* EXCERPT *
========================================
Short Items of Interest—U.S. Economy
As much as the U.S. would like to see imports decline and exports surge ahead that will be hard to pull off as long as the dollar keeps getting stronger. The dollar has been hitting highs not seen in 18 months. That is making it very hard on exporters at the same time it makes imports easier to sell in the U.S.—regardless of all those trade and tariff threats. The power of the dollar is due to at least two major factors. The first is there has been real chaos as far as Europe is concerned, and that worries investors. Germany is now in a post-Merkel position. Nobody knows what this will mean. Italy is a mess and risking outright EU censure. The Brexit talks get nowhere. The list goes on and on. Meanwhile, the U.S. Federal Reserve is preparing to keep hiking rates. It is about the only central bank with that policy in place at the moment.
Oil Starts to Climb Again
It seems predictions change from one week to the next when it comes to whether oil will get to the $100 per barrel level again. The march seemed pretty steady a few weeks ago. Then, the U.S. backed off on the Iran sanctions for a while and the price fell again. Now, it appears OPEC is close to reaching a deal that pulls more oil out of the system. Russia is now expected to join the deal. This cuts the global supply enough to pull prices back up. The $100 barrier seems less intimidating than it was once.
========================================
* OBJECTIVE 1 *
Rewrite everything from "Oil Starts to" down to "it was once." in the U.S. economy piece, changing "intimidating" to "daunting".
========================================
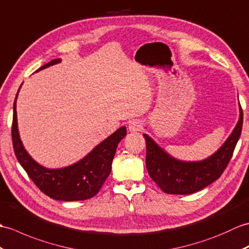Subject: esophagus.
I'll return each instance as SVG.
<instances>
[{
  "instance_id": "esophagus-1",
  "label": "esophagus",
  "mask_w": 249,
  "mask_h": 249,
  "mask_svg": "<svg viewBox=\"0 0 249 249\" xmlns=\"http://www.w3.org/2000/svg\"><path fill=\"white\" fill-rule=\"evenodd\" d=\"M142 129V124L139 120H133L129 124V130L130 131H141Z\"/></svg>"
}]
</instances>
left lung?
<instances>
[{"mask_svg": "<svg viewBox=\"0 0 249 249\" xmlns=\"http://www.w3.org/2000/svg\"><path fill=\"white\" fill-rule=\"evenodd\" d=\"M243 125V110L240 119L224 145L211 157L199 162H182L165 152L143 134L146 140V166L151 179L164 193L186 195L200 191L217 180L232 157Z\"/></svg>", "mask_w": 249, "mask_h": 249, "instance_id": "1", "label": "left lung"}]
</instances>
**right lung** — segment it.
Returning a JSON list of instances; mask_svg holds the SVG:
<instances>
[{
    "mask_svg": "<svg viewBox=\"0 0 249 249\" xmlns=\"http://www.w3.org/2000/svg\"><path fill=\"white\" fill-rule=\"evenodd\" d=\"M59 62L60 59L58 58L53 59L50 63L43 65L37 71ZM16 100L14 103L12 125L15 154L21 166L24 168L26 174L38 189L53 199L63 201L85 200L97 195L104 181L109 176L118 143L126 135L125 126H121L114 132L78 163L64 168L49 169L36 163L22 145L18 132V124H17Z\"/></svg>",
    "mask_w": 249,
    "mask_h": 249,
    "instance_id": "1",
    "label": "right lung"
}]
</instances>
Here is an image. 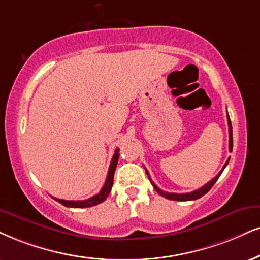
========================================
* OBJECTIVE 2 *
Copy out each line of the entries that contains the string "xmlns".

* EXERCISE ANSWER 1 *
Oil Starts to Climb Again
It seems predictions change from one week to the next when it comes to whether oil will get to the $100 per barrel level again. The march seemed pretty steady a few weeks ago. Then, the U.S. backed off on the Iran sanctions for a while and the price fell again. Now, it appears OPEC is close to reaching a deal that pulls more oil out of the system. Russia is now expected to join the deal. This cuts the global supply enough to pull prices back up. The $100 barrier seems less daunting than it was once.

* EXERCISE ANSWER 2 *
  "mask_svg": "<svg viewBox=\"0 0 249 249\" xmlns=\"http://www.w3.org/2000/svg\"><path fill=\"white\" fill-rule=\"evenodd\" d=\"M142 129V124L139 120H133L129 124V130L130 131H141Z\"/></svg>"
[{"mask_svg": "<svg viewBox=\"0 0 249 249\" xmlns=\"http://www.w3.org/2000/svg\"><path fill=\"white\" fill-rule=\"evenodd\" d=\"M243 125V110L240 119L224 145L211 157L199 162H182L165 152L143 134L146 140V166L151 179L164 193L186 195L200 191L217 180L232 157Z\"/></svg>", "mask_w": 249, "mask_h": 249, "instance_id": "1", "label": "left lung"}]
    "mask_svg": "<svg viewBox=\"0 0 249 249\" xmlns=\"http://www.w3.org/2000/svg\"><path fill=\"white\" fill-rule=\"evenodd\" d=\"M59 62L60 59L58 58L53 59L50 63L43 65L37 71ZM16 100L14 103L12 125L15 154L21 166L24 168L26 174L38 189L53 199L63 201L85 200L97 195L104 181L109 176L118 143L126 135L125 126H121L114 132L78 163L64 168L49 169L36 163L22 145L18 132V124H17Z\"/></svg>",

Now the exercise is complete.